Выбрать главу

В подобных условиях содержать ресторан было немыслимо. Ресторан на Дворцовой закрылся. Его хозяин Хрущицкий уехал в деревню переждать лихую годину, да, по слухам, там и умер.

Яков Амвросиевич замуровал в стену собранные чаевые и решил дожидаться, пока все не утихнет. А тогда... Ну что ж, раз нет в живых Хрущицкого — тут Яков Амвросиевич тяжело вздыхал — может, хозяином ресторана на Дворцовой станет он, бывший официант Яшка.

А пока на Миргородской появилась вывеска: «Модная мастерская дамских нарядов М. А. Свистуновой». Мария принимала заказчиц в самой большой комнате квартиры с тремя окнами. Чаще всего заказчицами были девицы, которые не терялись в военных условиях и не отличались приверженностью ни к одной власти.

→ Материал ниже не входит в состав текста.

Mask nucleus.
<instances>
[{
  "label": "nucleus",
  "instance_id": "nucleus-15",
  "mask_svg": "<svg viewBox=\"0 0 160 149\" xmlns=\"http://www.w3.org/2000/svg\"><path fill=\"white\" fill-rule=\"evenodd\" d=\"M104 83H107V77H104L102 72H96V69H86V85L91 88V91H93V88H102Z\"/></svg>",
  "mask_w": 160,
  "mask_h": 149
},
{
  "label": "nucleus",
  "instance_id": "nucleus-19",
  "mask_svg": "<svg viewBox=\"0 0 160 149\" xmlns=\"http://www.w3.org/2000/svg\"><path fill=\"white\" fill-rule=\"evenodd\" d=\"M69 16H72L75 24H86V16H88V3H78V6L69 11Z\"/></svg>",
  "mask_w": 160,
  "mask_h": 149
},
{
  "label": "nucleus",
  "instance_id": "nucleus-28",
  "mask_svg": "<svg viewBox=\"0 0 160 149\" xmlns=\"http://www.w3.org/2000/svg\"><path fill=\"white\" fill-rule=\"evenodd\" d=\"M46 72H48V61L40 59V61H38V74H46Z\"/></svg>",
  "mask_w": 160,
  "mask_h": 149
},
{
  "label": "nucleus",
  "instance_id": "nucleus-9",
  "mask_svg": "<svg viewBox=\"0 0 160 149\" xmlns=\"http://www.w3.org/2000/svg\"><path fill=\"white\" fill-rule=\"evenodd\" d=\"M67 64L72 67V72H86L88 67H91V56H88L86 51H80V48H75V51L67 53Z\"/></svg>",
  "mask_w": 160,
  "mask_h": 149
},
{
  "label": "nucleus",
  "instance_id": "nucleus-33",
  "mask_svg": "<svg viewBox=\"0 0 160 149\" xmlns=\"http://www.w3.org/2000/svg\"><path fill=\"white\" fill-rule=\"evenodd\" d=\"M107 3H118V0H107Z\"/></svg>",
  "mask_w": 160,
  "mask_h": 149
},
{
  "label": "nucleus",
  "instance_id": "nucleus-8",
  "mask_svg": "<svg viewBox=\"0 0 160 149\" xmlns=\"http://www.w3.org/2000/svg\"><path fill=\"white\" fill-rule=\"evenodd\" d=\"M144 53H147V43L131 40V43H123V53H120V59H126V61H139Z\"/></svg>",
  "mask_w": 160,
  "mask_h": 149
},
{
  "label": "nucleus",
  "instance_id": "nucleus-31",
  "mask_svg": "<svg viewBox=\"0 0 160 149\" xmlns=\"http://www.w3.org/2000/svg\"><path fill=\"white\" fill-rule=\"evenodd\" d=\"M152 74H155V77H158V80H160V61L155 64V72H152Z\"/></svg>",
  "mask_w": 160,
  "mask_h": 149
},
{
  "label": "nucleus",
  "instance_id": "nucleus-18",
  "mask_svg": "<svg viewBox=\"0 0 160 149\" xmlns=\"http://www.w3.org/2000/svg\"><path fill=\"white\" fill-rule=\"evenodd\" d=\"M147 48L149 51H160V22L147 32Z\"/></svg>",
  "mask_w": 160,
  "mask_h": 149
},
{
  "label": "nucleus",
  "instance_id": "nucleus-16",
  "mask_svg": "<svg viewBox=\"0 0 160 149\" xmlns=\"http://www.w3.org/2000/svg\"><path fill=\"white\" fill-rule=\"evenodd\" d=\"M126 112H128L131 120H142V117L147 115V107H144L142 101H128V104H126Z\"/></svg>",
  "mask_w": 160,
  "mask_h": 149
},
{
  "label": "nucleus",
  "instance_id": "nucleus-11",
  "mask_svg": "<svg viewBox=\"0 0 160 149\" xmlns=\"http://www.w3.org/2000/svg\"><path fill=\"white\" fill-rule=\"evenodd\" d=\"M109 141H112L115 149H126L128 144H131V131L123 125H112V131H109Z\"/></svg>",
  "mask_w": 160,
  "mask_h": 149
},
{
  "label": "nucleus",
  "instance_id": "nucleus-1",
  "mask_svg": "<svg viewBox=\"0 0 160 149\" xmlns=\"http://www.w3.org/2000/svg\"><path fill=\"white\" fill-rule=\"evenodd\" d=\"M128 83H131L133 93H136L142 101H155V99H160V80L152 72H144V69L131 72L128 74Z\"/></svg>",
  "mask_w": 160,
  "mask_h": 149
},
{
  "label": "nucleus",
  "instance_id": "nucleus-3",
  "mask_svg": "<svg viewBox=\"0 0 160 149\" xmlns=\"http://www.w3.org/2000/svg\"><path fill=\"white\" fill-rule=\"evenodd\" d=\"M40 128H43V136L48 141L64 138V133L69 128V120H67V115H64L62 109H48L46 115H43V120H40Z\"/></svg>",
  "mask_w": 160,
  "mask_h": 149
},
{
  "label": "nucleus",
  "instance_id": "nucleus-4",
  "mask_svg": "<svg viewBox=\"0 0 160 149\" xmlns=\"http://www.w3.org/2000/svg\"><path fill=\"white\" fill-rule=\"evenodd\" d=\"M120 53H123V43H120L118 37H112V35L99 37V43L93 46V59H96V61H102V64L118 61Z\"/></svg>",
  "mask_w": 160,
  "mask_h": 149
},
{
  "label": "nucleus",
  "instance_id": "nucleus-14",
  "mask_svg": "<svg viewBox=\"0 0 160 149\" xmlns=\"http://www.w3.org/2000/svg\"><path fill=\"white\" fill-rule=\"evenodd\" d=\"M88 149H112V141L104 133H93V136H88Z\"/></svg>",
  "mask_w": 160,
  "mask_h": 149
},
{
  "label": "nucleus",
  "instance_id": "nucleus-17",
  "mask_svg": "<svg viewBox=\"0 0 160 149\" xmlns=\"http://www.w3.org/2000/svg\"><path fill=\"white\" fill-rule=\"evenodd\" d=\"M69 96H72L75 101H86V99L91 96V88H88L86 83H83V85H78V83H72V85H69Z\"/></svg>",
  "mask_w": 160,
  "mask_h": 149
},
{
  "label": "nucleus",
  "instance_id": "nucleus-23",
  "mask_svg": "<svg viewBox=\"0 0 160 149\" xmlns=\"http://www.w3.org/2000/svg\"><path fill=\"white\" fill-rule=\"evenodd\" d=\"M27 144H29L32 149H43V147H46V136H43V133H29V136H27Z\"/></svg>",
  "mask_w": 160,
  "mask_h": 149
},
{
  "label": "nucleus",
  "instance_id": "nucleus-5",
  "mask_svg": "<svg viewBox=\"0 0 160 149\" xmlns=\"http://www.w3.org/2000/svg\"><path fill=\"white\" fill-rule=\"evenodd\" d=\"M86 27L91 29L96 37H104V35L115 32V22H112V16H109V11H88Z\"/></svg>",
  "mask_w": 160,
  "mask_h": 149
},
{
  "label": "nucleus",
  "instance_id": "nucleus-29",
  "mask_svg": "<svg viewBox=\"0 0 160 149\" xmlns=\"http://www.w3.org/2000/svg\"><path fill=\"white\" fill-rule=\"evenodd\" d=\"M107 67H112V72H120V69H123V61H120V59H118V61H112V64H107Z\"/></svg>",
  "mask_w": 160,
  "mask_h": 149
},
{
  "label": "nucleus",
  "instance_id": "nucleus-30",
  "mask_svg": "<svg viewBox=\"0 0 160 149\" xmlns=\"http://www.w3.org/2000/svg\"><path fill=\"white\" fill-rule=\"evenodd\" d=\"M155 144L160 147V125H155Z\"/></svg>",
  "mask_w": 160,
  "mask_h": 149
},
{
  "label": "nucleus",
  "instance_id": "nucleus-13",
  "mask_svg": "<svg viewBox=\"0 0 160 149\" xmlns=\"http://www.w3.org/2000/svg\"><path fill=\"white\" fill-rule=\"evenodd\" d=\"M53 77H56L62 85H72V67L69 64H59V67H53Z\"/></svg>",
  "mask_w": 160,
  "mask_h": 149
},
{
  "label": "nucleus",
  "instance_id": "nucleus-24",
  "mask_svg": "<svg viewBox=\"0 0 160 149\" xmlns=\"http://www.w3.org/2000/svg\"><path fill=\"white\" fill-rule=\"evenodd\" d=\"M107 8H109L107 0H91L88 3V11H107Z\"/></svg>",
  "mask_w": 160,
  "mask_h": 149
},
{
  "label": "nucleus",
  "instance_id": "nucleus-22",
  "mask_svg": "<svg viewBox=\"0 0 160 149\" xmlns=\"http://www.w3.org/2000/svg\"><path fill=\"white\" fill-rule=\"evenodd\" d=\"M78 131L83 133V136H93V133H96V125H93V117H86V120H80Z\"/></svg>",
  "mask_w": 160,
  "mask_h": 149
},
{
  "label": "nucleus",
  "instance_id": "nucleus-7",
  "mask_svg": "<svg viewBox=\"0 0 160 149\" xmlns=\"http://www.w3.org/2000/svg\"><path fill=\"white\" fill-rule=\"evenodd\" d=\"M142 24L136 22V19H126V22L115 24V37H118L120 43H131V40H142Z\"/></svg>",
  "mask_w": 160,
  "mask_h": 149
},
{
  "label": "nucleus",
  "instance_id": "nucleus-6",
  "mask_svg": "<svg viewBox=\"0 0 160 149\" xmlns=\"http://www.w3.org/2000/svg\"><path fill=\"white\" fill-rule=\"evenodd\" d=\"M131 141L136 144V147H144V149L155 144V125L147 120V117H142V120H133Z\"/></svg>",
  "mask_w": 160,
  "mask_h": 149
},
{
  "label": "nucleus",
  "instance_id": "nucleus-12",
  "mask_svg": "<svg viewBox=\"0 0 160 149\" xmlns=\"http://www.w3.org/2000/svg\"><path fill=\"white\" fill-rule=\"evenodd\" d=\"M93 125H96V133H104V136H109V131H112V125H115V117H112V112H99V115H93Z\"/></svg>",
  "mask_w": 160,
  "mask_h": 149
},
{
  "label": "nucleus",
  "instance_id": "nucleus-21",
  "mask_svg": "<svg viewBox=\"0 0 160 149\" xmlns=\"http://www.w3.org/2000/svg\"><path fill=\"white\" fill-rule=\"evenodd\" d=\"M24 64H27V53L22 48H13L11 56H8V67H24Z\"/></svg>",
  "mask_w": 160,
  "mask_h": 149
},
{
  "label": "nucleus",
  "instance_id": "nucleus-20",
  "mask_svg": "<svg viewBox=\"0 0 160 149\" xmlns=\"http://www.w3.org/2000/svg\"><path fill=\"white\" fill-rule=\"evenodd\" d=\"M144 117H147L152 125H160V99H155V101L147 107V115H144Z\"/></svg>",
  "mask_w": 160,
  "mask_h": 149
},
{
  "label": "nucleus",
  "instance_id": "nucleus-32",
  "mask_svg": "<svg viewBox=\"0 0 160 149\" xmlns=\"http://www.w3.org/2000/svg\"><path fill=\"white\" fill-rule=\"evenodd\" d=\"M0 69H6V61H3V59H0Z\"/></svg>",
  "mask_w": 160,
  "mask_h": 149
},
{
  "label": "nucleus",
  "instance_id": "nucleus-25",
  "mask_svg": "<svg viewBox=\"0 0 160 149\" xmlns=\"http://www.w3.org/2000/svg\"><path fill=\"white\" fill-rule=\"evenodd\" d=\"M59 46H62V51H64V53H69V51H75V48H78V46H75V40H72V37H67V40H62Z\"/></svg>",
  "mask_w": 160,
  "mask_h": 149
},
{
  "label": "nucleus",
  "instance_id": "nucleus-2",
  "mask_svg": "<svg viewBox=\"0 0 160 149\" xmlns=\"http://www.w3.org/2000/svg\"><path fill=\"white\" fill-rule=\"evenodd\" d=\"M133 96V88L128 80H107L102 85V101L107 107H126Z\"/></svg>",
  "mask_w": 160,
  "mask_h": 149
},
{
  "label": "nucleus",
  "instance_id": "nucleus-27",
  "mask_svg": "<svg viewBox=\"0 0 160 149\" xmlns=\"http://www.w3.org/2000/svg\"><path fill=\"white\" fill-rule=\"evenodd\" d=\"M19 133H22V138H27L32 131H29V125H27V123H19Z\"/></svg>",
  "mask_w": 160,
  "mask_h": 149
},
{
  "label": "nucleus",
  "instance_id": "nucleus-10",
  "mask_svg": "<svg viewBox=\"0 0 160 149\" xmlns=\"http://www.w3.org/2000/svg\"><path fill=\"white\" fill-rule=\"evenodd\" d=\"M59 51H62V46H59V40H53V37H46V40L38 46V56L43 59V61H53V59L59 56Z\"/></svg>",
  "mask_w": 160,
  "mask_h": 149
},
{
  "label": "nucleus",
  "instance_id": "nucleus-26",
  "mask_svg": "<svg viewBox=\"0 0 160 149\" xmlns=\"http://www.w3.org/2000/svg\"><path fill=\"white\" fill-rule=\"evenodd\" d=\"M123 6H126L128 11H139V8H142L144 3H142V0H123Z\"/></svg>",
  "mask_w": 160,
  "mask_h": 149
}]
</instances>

Работы было много, и Мария предложила Катюше стать ее помощницей. Дочь отказалась. Она предпочитала работать в мастерской мадам Жабо и не зависеть от отчима. С его приходом в семью глухая стена встала между нею и матерью. Только младший братишка связывал Катю с семьей. Следуя примеру сестры, он отказался называть отчима отцом и, по словам матери, совсем отбился от рук. Целыми днями Петя с товарищами бегал по улицам, а возвратившись домой, к ужасу Якова Амвросиевича, приволакивал стреляные гильзы, осколки снарядов, от одного вида которых отчима бросало в дрожь. И он злобно шипел: «Выбрось! Сейчас же выбрось! Во время обыска найдут, и меня расстреляют! Брось в нужник!»

Но Петя не торопился выбрасывать свои сокровища.

Вскоре Катюша поступила на курсы сестер милосердия, но закончить их не успела, так как ушла с отрядом черноморских моряков на фронт. Покидая родной город, она даже не попрощалась с матерью, а Петю подстерегла на улице и сказала ему об этом.

Узнав, что падчерица сбежала с красными матросами, Яков Амвросиевич перепугался. Любой стук в дверь вызывал у него дрожь в коленях. Какая бы власть, кроме красных, ни появлялась в городе, Свистунов считал, что она пришла только затем, чтобы его расстрелять.

Однажды Яков Амвросиевич услышал, что красные «экспроприируют» имущество буржуазии. Значит, если его не расстреляют белые из-за падчерицы, то красные «экспроприируют» из-за денег. Он перепрятал свои сокровища в печку. Почему? Он и сам не знал.

Ночами Яков Амвросиевич стал спать беспокойно. Часто просыпался в холодном поту, стонал.

...Сон не шел. Мария повернулась на другой бок. Ей показалось, что скрипнула входная дверь. Она прислушалась, потом отбросила одеяло, нашарила туфли, вышла на кухню и тихо окликнула:

— Сынок! Сынок!

Тишина. Чиркнула спичкой, дрожащий огонек вырвал из темноты пеструю наволочку подушки, старенькое лоскутное одеяло. Лежанка была пуста. «Куда же это Петя среди ночи?» Вышла в сени. Так и есть — входная дверь не заперта.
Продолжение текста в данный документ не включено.